Specification of the germ cell lineage in mice

1Laboratory for Mammalian Germ Cell Biology, Center for Developmental Biology, RIKEN Kobe Institute, 2-2-3 Minatojima-Minamimachi, Chuo-ku, Kobe 650-0047, Japan, ²Laboratory of Molecular Cell Biology and Development, Graduate School of Biostudies, Kyoto University, Yoshida-Konoe-cho, Sakyo-ku, Kyoto 606-8501, Japan

TABLE OF CONTENTS

1. Abstract
2. Introduction
3. From fertilization to the specification of the new germ cell lineage
4. Experimental embryology on the origin of the germ cell lineage
5. Signaling for germ cell specification
6. Key molecules and events associated with germ cell specification: 6.1. The founder PGCs repress the Hox genes; 6.2. Blimp1 is a critical regulator for germ cell specification; 6.3. A molecular program for germ cell specification
7. Key molecules and events in PGCs after their specification: 7.1. Migration and proliferation of PGCs; 7.2. Molecules essential for early PGC development; 7.3. PGCs can de-differentiate into pluripotent EG cells in vitro; 7.4. Epigenetic reprogramming in migrating PGCs
8. PGC specification/development and induced pluripotency in somatic cells
9. Perspective
10. Acknowledgements
11. References

1. ABSTRACT

Specification of the germ cell lineage is fundamental in development and heredity.
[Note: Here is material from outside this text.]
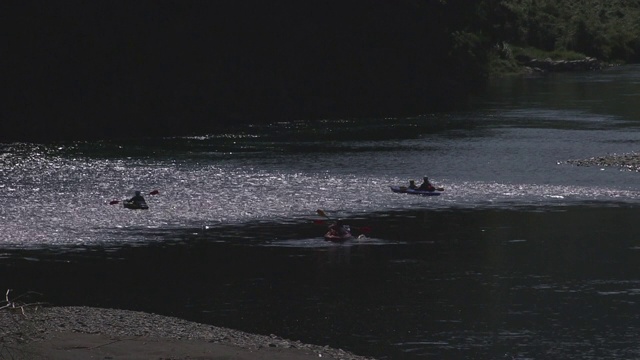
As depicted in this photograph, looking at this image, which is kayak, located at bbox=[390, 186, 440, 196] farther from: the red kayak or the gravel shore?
the gravel shore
In mice, and presumably in all mammals, germ cell fate is not an inherited trait from the egg, but is induced in pluripotent epiblast cells by signaling molecules. Recent studies are beginning to uncover the signaling requirements and key transcriptional regulators for the specification of the germ cell lineage in mice, as well as the distinct properties that the specified germ cells acquire uniquely. Accordingly, the evidence suggests that germ cell specification is an integration of the repression of the somatic program, re-acquisition of potential pluripotency, and ensuing genome-wide epigenetic reprogramming. The accumulated knowledge will be critical for the reconstitution of this key lineage in vitro, which may provide a useful foundation for reproductive and regenerative medicine.